Jan De Wilde edited this page Sep 7, 2020 · 1 revision

Firstly, make sure you have your local development environment running and the website is open on localhost in your browser.

Now, open the repository folder in your preferred plain-text editor/IDE and create a new file in _src/content/posts employing kebab-case and with the .md extension.

Intro to Markdown

The .md file is a plain text file that will get parsed into HTML at build time. Markdown is not a complete substitute for HTML, it’s a writing syntax, though HTML is valid Markdown.

There are different flavors (read: extensions) of Markdown. I’m using the markdown-it parser, with a number of extensions, and of course, there are more that could be added. E.g. table of content, footnotes, definition lists, … Most notably, I’m currently using a KaTeX extension.

I suggest looking at thehello-world.md file in the posts directory you should be in.

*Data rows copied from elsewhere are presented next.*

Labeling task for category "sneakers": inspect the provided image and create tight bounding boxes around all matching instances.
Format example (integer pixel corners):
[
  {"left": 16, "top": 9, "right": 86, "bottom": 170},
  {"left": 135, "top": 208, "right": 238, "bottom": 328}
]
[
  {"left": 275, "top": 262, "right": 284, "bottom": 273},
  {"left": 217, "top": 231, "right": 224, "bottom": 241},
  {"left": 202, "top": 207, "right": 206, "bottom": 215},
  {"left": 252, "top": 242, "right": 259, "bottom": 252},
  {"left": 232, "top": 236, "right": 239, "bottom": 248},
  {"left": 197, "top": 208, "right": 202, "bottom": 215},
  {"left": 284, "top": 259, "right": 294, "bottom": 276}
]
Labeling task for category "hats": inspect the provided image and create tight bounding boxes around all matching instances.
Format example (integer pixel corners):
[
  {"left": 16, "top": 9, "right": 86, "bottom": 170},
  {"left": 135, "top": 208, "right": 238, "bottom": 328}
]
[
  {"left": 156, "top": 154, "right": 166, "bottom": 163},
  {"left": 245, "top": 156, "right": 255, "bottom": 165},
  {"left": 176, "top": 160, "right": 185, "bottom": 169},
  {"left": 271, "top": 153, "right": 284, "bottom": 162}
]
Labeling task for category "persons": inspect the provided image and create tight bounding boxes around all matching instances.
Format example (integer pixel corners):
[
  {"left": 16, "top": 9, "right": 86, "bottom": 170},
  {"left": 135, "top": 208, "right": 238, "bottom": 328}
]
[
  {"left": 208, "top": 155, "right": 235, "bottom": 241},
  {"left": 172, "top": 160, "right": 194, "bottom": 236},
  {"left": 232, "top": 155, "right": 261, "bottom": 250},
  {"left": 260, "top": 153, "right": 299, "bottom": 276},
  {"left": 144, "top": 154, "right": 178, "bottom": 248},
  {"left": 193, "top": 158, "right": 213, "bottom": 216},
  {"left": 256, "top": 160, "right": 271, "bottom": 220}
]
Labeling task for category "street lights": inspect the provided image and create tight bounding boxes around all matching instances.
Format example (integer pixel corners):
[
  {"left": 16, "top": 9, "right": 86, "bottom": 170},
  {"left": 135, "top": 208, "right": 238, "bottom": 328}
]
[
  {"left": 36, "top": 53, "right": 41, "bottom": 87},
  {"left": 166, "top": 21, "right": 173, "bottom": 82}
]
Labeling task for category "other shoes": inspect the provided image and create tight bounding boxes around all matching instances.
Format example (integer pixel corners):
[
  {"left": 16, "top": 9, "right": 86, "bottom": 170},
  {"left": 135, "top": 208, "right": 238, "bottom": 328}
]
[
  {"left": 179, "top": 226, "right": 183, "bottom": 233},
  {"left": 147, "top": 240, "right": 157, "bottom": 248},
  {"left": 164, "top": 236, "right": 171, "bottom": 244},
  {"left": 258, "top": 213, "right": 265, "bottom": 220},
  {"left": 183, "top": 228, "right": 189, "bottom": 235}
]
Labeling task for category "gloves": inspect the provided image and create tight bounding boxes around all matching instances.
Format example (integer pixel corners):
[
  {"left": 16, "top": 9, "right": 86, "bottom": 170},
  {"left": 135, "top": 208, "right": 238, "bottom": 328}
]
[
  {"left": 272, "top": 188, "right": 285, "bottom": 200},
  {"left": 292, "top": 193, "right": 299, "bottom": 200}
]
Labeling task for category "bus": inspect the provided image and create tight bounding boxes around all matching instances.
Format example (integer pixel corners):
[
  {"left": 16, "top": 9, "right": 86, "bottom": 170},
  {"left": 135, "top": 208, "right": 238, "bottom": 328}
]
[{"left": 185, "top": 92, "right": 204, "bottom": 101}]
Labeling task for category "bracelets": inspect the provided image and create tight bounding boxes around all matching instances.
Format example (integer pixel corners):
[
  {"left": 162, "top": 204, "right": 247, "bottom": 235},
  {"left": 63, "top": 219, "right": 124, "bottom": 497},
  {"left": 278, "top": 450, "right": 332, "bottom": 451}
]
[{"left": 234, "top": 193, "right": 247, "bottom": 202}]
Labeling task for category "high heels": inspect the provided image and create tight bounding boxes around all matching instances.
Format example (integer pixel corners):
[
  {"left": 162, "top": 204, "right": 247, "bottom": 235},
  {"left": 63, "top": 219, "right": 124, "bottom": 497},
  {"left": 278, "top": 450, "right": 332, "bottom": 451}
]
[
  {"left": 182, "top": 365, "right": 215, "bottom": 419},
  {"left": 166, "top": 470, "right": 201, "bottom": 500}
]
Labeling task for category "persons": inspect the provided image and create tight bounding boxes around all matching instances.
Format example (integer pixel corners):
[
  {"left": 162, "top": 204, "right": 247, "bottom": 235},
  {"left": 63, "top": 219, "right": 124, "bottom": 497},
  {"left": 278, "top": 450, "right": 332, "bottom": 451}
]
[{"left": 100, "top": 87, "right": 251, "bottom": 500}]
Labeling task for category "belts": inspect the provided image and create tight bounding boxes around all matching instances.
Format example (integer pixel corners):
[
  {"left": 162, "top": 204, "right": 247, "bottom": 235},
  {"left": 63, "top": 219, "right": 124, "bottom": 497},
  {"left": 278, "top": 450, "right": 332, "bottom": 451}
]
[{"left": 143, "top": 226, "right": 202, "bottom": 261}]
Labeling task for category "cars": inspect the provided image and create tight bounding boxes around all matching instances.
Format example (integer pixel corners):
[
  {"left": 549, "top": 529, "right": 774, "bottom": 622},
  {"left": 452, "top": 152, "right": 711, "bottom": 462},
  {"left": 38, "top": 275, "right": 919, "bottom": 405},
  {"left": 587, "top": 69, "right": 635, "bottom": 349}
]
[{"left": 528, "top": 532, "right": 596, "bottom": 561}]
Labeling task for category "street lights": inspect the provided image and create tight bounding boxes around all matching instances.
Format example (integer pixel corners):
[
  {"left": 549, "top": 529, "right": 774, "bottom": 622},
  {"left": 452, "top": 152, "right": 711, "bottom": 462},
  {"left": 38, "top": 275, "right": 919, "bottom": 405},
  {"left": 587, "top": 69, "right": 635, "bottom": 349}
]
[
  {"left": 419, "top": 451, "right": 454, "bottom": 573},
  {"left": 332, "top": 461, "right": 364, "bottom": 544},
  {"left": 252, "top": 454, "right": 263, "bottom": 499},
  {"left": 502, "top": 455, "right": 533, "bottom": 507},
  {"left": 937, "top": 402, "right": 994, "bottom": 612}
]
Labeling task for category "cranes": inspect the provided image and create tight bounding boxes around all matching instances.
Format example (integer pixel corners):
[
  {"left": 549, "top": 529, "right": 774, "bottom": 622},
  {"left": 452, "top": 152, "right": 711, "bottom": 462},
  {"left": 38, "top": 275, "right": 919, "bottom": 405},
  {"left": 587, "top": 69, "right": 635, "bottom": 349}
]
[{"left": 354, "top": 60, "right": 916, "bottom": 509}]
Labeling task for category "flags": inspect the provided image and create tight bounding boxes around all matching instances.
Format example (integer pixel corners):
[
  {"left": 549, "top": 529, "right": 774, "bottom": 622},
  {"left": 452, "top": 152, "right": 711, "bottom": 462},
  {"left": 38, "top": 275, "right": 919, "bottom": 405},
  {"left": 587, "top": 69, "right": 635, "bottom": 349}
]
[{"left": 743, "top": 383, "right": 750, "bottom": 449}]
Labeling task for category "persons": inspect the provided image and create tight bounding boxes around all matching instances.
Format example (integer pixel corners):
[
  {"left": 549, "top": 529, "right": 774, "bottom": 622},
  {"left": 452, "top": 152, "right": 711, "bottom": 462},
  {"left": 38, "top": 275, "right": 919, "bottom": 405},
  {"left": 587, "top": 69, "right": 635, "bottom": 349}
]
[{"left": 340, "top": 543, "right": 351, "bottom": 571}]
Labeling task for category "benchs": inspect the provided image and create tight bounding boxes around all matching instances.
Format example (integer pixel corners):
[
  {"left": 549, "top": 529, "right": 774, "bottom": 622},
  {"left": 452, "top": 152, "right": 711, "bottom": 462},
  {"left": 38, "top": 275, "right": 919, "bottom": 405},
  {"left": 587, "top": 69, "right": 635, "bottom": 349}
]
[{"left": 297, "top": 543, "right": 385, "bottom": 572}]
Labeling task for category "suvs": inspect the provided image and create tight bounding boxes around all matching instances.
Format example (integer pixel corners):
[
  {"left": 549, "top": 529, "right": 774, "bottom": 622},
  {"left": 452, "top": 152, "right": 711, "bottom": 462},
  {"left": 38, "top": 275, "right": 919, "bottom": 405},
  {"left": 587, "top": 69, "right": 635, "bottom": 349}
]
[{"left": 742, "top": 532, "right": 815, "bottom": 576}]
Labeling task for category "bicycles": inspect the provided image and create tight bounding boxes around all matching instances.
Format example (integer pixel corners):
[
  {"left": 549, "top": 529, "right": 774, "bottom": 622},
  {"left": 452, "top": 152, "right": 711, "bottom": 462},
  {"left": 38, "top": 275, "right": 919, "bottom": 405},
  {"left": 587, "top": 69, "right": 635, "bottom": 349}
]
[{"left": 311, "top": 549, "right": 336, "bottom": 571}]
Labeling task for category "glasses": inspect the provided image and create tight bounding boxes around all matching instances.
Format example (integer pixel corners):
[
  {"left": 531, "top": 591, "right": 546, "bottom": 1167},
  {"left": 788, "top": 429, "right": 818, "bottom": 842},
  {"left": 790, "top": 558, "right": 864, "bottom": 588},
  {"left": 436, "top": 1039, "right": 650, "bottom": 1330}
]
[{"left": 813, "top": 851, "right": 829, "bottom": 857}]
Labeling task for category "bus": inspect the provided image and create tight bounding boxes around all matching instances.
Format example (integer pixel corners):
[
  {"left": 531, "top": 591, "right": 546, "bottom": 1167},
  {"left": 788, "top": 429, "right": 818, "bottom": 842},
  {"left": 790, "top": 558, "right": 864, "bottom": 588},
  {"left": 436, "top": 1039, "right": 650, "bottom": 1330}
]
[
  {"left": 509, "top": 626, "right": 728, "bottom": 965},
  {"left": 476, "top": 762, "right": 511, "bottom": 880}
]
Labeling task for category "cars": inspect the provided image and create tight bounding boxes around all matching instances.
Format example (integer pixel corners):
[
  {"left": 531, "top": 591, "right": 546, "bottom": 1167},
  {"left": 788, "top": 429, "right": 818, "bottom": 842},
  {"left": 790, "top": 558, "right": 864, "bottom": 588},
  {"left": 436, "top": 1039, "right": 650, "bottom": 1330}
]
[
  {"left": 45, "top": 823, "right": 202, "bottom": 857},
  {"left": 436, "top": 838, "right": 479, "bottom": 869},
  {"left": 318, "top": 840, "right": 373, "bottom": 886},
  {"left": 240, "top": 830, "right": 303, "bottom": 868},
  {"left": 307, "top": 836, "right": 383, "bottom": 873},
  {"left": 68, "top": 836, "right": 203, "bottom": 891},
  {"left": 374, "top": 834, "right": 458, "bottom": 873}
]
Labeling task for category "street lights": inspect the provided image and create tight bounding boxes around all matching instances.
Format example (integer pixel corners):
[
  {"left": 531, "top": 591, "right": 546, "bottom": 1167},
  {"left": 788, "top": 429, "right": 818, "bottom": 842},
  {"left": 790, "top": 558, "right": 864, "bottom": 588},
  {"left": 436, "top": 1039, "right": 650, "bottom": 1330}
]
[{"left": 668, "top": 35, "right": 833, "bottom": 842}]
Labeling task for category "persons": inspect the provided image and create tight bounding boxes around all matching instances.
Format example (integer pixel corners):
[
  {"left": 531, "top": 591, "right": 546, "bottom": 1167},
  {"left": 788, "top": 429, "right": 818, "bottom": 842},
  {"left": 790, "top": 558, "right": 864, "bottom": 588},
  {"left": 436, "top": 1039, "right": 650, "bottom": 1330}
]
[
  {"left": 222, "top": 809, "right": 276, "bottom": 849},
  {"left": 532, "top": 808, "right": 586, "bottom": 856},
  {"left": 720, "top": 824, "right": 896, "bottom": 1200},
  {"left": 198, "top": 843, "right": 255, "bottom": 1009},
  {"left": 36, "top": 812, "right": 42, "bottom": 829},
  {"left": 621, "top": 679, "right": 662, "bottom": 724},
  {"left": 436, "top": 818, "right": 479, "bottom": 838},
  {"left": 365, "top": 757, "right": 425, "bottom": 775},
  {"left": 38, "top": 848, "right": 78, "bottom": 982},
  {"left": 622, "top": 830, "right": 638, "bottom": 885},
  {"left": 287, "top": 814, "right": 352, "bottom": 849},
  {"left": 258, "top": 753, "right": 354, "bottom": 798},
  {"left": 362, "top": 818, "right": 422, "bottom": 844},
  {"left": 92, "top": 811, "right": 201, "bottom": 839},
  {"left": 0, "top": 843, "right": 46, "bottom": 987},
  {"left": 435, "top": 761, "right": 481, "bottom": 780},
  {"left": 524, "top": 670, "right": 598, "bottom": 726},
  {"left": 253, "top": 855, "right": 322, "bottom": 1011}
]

You might have been using MD already, but if not, markdownguide.org and the original documentation from John Gruber should get you up to speed quickly. I’d be happy to answer any questions too, of course.

Metadata

Eleventy provides a number of mechanisms to provide metadata, and one of then is to provide YAML data at the top of your file. It’s delimited by a series of three hyphens both at the top and bottom. Currently, you should provide

---
title: Hello World
author: Jan De Wilde
permalink: /hello-world/
date: 2020-08-06
---

No need to duplicate the title (main heading) or author name in the markdown. It’ll get rendered based off the YAML.

Browsersync

Browsersync watches the file system and upon each save of your Markdown, the browser will update and reflect the latest changes.

Checking into git

git add -A && git commit -m "Commit message"

Deploying

Deploying is extremely easy because a netlify build triggers when you push the changes to the master branch on GitHub. That’s it. Assuming your changes are on master locally, just

git push

⚠️ The site is on Netlify’s free tier, which is limited in the number of build minutes available each month. If you plan to push your changes to GitHub to keep them safe without the intent of deploying you should work in a branch, other than master, that you push to the remote, in order not to trigger netlify. Here are the steps for that workflow:

Before I start, it’s worth pointing out that if you don’t feel like dealing with branches, I can make the deployment a more manual process instead.

You’re on the master branch and plan to start writing. This step will create the branch and check it out in one step so it is the active branch.

git checkout -b name-for-writing-branch

Commit your changes as usual. Now, to push your changes to the remote, you have to create the branch on the remote, and set up the local branch to track the remote one

git push -u origin name-for-writing-branch

Next time, with tracking set up, you can now just use

git push

Once your blog post is finished, you could merge it into master with a pull request on GitHub.